Excitation–response relationships for linear structural systems with singular parameter matrices: A periodized harmonic wavelet perspective

Significance 

Most structural systems are subjected typically to stochastic excitations exhibiting strong variations both in the frequency and the time domains. In this regard, it is important to develop efficient and robust joint time-frequency analysis techniques for determining accurately the time-varying frequency content of the system response. In the past few decades, various standard concepts from random vibration theory have been generalized based on wavelets for practical applications. These wavelet-based techniques have been successfully used to address a wide range of problems, including evolutionary power spectrum (EPS) estimation, damage detection, system response analysis and system identification.

Among the known wavelet families, the generalized harmonic wavelets (GHWs) have emerged as an efficacious basis for expanding system excitation and response processes. This yields a system of algebraic equations to be solved for determining the associated wavelet coefficients and for evaluating the response process EPS. GHWs possess additional coefficients for decoupling and enhancing the resolution of the wavelet analysis in the frequency domain, making it an indispensable tool for structural dynamics applications.

Most recently, a new GHW-based input-output relationship has been developed to determine the response EPS of linear systems. This novel relationship not only avoided the common local stationarity assumption inherent in most early developments, but also improved the accuracy of the system response EPS estimate. This was achieved by obtaining in closed form the wavelet interaction coefficients at different scales and translation levels, and by employing periodized GHWs to address the non-orthogonality of the GHW basis on a finite time interval. Due to these benefits, this approach has been extended to different nonlinear systems.
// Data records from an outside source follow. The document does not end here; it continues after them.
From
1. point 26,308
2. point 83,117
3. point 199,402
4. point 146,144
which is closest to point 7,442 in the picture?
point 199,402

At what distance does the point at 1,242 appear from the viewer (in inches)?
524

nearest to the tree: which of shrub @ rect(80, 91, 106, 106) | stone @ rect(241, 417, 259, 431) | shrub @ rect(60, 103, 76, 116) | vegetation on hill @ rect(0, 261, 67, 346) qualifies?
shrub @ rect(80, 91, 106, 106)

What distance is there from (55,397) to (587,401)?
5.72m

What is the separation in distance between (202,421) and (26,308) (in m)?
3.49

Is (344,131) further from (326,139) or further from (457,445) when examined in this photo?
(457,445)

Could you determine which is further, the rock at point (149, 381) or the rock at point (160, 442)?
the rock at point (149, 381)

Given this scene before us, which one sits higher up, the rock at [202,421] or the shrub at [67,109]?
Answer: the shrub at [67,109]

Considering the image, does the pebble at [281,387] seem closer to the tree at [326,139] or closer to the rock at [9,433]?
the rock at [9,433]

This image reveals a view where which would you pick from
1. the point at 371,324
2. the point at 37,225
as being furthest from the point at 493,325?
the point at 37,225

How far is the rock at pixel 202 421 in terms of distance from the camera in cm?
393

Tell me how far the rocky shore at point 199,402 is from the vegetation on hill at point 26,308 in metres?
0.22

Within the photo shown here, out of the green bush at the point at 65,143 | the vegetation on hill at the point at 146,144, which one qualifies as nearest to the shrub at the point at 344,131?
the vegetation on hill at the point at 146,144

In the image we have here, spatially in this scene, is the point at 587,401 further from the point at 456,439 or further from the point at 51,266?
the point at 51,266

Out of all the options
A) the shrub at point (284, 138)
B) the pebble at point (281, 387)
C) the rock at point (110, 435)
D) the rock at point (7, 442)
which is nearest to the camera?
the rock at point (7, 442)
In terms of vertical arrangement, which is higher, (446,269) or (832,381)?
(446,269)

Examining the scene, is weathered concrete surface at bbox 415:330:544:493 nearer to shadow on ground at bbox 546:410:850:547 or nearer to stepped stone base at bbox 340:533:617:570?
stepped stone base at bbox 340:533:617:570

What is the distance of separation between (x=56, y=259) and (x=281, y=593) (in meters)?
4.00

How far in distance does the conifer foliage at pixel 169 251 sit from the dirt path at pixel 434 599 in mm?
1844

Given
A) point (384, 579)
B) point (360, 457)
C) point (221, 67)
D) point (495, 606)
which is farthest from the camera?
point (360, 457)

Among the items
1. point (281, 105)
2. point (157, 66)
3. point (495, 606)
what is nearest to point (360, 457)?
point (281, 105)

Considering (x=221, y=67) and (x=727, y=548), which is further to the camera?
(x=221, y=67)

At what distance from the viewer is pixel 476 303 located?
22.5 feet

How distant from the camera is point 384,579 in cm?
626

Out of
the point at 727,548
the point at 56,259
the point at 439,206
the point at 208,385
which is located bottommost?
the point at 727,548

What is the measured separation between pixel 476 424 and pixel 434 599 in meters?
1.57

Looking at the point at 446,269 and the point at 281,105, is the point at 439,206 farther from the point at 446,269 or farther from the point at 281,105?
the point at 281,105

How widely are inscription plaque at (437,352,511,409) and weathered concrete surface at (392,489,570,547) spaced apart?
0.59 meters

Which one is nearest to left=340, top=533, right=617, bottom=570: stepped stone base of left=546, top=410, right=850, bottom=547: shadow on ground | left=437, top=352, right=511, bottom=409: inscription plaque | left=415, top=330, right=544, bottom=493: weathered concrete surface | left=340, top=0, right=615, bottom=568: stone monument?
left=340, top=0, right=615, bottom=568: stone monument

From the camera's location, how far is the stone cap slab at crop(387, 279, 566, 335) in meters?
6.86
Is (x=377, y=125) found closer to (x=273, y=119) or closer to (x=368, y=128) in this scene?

Herein, PhD candidate George Pasparakis, Dr. Vasileios Fragkoulis and Professor Michael Beer from Leibniz Universität Hannover in collaboration with Professor Ioannis Kougioumtzoglou from Columbia University and Professor Fan Kong from Wuhan University of Technology further extended this novel technique to account for multi-degree-of-freedom (MDOF) linear structural systems with singular parameter matrices. An excitation-response relationship for such systems was derived based on periodized generalized harmonic wavelets for determining system response statistics in the joint time–frequency domain. To determine the response wavelet coefficients, a linear system of algebraic equations was derived and solved by employing the Moore–Penrose matrix inverse concept. Their work is published in the journal, Mechanical Systems and Signal Processing.

The authors demonstrated the effectiveness of the derived excitation-response relationships in determining the system response statistics in the joint time-frequency domain in a direct and straightforward manner. The proposed technique could be interpreted as a generalization of previous efforts found in the literature to account for the presence of singular parameter matrices in the governing equations of motion. Further, this technique overcomes the strong local stationarity assumption that limited the accuracy degree and application scope of the previously developed techniques.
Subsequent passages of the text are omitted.